第三セクター事業者が自民党に60万円を寄付、市は関知せずと回答

 同社の事業は、芦辺町箱崎諸津触に風車2基を設置した風力発電施設などを手掛ける。「地域新エネルギー等導入促進対策費補助事業」により総事業費7億円のうち、2分の1以内の助成を受け、本市の将来に向けた脱炭素社会の実現などを目標にクリーンエネルギー構築を進めている。

 同社の監査役は深見忠生氏、末永榮幸氏、米本実氏の3人が従事し、同社の監査報告書をまとめた。監査役は昨年11月17日付で、令和3年度事業、決算報告、財産目録について「適正である」と判断している。

 山口議員は「同社が提出した監査報告書に、損益計算書で寄付金99万円を支出したと記載されるが、どこへ寄付したのか」と問うた。市は「内訳で自民党壱岐支部60万円、各公民館30万円、清和会4万円、瀬戸浦会花火大会5万円と報告を受けている」と答えた。

 続けて山口議員は「自民党へ寄付したと言うが、なぜ特定の党なのか」と問い、市は「市とは独立した運営の第三セクターであり、自主的主体的な健全経営に取り組むことが原則だ。この観点から決算などについては監査役が行うことであり、報告書については十分に尊重している」と答えた。さらに「市が関与する部分は、経営状況の評価、事業目的、経営状況などに適切な指導助言を行うものであり、寄付について市は知り得ないこと」とし、市が関与する部分ではないことを述べた。

 回答を受け、山口議員は「極めて不誠実だ。第三セクターの位置付けであり、会社が独自にやったから市は把握していないなどは許されない。ナカハラグループは生コンやホテル経営などさまざまな事業を手がけているが、同グループのホームページには、再生可能エネルギー事業としてのクリーンエネルギー株式会社も構成しているとし、さも同グループの一企業としての位置付けの印象がある」と指摘した。

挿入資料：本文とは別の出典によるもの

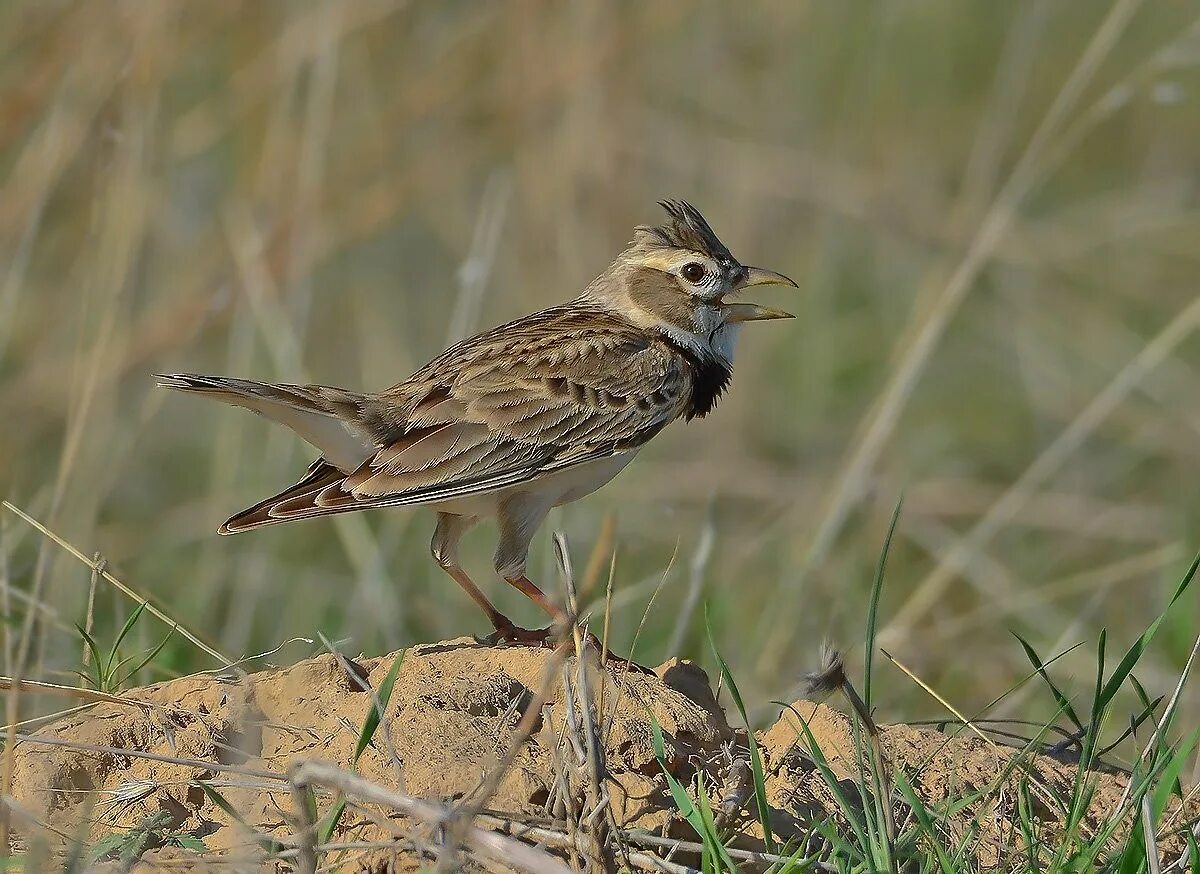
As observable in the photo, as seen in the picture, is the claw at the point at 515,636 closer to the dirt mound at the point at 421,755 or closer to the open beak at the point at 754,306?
the dirt mound at the point at 421,755

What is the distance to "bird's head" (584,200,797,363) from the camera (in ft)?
19.9

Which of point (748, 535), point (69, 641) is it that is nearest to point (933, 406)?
point (748, 535)

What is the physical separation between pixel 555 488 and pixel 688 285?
1.01 metres

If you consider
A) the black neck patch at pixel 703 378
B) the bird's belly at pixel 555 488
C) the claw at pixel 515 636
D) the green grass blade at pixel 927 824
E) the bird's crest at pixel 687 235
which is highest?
the bird's crest at pixel 687 235

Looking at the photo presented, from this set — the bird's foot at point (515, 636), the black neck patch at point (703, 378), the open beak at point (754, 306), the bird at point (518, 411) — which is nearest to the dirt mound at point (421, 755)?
the bird's foot at point (515, 636)

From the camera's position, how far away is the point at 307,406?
5.11 m

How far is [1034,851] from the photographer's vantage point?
3516mm

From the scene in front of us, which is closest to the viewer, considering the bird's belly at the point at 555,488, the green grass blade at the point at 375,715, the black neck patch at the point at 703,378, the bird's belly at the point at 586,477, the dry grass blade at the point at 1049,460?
the green grass blade at the point at 375,715

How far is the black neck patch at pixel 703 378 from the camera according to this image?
5.95 meters

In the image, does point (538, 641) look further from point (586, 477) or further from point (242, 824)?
point (242, 824)

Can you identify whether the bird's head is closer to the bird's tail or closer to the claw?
the bird's tail

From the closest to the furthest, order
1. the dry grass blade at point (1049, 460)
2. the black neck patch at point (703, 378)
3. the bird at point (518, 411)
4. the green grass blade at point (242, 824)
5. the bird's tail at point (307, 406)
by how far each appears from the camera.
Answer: the green grass blade at point (242, 824) → the bird's tail at point (307, 406) → the bird at point (518, 411) → the black neck patch at point (703, 378) → the dry grass blade at point (1049, 460)

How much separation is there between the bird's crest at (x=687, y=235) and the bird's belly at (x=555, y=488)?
92cm

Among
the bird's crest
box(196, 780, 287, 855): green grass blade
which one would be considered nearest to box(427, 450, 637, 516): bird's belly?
the bird's crest
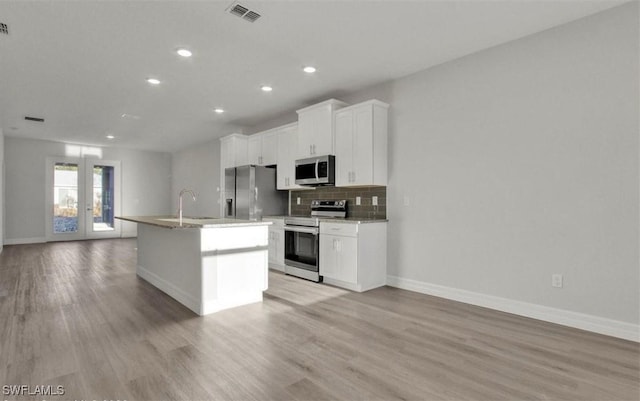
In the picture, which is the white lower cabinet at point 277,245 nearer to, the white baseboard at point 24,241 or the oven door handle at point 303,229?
the oven door handle at point 303,229

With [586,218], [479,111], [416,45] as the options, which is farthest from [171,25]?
[586,218]

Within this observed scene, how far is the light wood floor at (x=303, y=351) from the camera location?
2.00 meters

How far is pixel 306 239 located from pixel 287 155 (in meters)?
1.59

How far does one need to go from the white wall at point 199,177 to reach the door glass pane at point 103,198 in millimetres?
1695

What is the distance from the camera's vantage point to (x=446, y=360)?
2.36 meters

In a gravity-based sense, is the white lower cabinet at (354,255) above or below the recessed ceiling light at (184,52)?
below

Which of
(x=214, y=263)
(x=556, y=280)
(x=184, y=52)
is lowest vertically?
(x=556, y=280)

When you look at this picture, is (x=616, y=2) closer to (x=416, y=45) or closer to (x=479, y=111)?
(x=479, y=111)

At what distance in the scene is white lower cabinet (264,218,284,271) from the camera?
17.4 feet

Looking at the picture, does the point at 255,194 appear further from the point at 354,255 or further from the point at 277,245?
the point at 354,255

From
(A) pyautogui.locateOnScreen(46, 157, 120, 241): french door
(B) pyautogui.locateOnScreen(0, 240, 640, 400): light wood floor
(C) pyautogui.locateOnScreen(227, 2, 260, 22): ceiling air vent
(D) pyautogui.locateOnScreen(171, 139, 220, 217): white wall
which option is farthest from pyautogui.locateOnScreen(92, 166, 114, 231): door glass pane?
(C) pyautogui.locateOnScreen(227, 2, 260, 22): ceiling air vent

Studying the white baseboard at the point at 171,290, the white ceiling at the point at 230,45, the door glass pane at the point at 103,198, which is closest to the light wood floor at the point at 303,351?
the white baseboard at the point at 171,290

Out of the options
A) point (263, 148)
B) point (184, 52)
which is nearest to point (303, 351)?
point (184, 52)

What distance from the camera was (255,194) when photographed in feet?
19.4
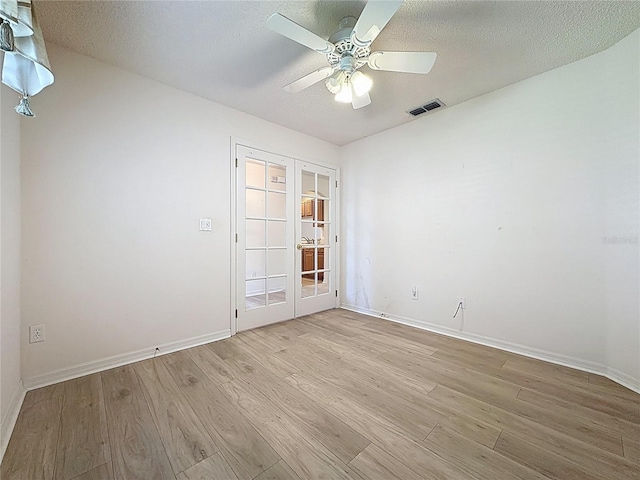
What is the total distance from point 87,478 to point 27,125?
2162 millimetres

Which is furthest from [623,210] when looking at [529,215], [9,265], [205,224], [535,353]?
[9,265]

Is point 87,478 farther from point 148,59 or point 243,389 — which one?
point 148,59

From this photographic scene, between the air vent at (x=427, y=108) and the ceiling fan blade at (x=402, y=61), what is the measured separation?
1.13 metres

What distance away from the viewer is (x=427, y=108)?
274 cm

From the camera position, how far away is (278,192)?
316 cm

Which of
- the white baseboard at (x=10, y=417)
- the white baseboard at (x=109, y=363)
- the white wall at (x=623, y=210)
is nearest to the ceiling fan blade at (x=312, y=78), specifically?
the white wall at (x=623, y=210)

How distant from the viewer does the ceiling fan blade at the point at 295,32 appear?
1290mm

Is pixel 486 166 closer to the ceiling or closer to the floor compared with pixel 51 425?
closer to the ceiling

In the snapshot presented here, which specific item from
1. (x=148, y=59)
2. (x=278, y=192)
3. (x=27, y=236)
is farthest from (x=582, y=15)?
(x=27, y=236)

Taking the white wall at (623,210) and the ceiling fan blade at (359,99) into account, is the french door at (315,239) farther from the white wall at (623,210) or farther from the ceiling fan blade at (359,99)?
the white wall at (623,210)

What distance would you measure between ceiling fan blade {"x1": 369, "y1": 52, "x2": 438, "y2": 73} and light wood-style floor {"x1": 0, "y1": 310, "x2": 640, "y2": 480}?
6.94 ft

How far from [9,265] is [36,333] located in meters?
0.58

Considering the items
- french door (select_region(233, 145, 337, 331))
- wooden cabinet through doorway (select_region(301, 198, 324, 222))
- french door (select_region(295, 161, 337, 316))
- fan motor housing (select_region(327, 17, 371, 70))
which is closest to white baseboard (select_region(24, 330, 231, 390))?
french door (select_region(233, 145, 337, 331))

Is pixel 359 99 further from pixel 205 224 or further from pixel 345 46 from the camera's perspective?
pixel 205 224
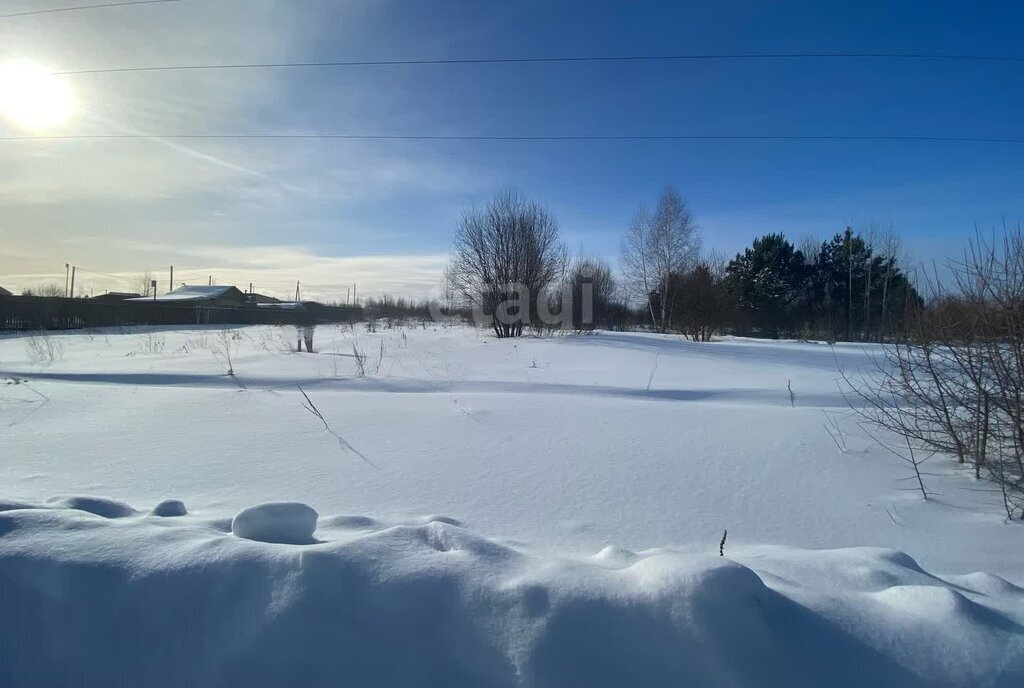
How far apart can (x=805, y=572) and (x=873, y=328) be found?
1199 inches

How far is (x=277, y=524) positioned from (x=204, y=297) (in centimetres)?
4457

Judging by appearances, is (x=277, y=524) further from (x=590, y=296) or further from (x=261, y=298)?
(x=261, y=298)

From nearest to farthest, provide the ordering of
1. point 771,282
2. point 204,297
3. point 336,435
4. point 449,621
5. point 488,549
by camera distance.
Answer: point 449,621, point 488,549, point 336,435, point 771,282, point 204,297

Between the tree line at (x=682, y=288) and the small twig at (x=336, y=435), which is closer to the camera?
the small twig at (x=336, y=435)

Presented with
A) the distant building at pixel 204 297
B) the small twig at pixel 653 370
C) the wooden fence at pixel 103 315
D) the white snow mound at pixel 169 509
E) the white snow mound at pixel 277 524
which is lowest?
the white snow mound at pixel 169 509

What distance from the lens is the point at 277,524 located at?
7.10 feet

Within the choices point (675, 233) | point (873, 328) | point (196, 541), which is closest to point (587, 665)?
point (196, 541)

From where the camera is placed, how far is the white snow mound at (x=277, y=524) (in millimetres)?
2135

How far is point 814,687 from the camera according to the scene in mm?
1448

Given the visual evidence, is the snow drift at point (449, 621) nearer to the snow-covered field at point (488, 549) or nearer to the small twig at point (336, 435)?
the snow-covered field at point (488, 549)

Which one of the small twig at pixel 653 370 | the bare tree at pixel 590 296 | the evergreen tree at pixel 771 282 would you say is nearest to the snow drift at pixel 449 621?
the small twig at pixel 653 370

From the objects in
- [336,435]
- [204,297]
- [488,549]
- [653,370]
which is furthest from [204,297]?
[488,549]

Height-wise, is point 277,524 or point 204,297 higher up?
point 204,297

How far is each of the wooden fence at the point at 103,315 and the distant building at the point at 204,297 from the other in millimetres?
7547
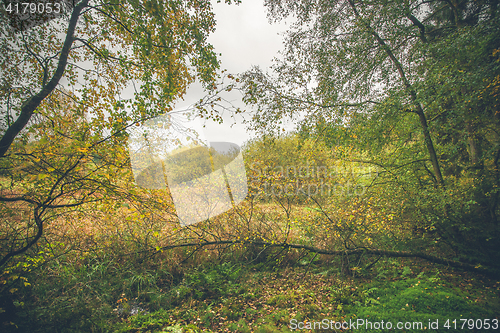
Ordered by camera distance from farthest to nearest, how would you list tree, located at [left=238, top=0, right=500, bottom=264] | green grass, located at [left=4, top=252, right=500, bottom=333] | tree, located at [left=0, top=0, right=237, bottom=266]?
1. tree, located at [left=238, top=0, right=500, bottom=264]
2. green grass, located at [left=4, top=252, right=500, bottom=333]
3. tree, located at [left=0, top=0, right=237, bottom=266]

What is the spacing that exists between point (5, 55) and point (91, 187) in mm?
2346

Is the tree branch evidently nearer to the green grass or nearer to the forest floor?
the green grass

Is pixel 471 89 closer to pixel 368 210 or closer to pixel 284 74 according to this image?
pixel 368 210

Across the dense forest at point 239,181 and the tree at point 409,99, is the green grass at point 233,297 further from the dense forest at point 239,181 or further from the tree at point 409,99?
the tree at point 409,99

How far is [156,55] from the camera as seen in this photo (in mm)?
3482

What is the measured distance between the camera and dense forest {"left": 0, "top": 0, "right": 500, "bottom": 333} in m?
2.98

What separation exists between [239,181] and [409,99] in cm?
459

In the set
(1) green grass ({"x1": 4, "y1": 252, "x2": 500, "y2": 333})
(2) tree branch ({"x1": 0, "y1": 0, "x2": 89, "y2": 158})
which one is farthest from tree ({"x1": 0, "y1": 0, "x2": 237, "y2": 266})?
(1) green grass ({"x1": 4, "y1": 252, "x2": 500, "y2": 333})

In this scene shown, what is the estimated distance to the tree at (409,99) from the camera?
4.04 m

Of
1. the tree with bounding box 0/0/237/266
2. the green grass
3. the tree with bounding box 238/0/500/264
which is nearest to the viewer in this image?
the tree with bounding box 0/0/237/266

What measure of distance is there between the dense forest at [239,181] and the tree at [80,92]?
0.03m

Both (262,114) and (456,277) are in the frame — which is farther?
(262,114)

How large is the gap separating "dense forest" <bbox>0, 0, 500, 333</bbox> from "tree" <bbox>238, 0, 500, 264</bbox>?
0.05 meters

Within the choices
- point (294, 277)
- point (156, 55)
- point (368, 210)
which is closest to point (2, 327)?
point (156, 55)
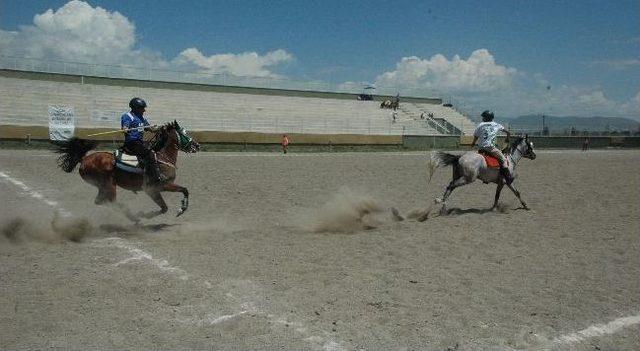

 さらに「同社の役員構成にも同グループの名があり、会社所在地も同グループ内にある。風力発電施設のメンテナンスなどの業務委託も同グループに丸投げだ。その上で、自民党への寄付金もある。市としては何ら問題にしないのか」と再び問うた。

 市は「四町合併以前の旧芦辺町時代に、町が一部出資で同社が立ち上がった経緯がある。同グループが主体となって経営運営をしているのは確か。誤解を生むようなホームページであれば、市からも話をする。同グループとの連結決算は行われていないので理解願いたい」と返答した。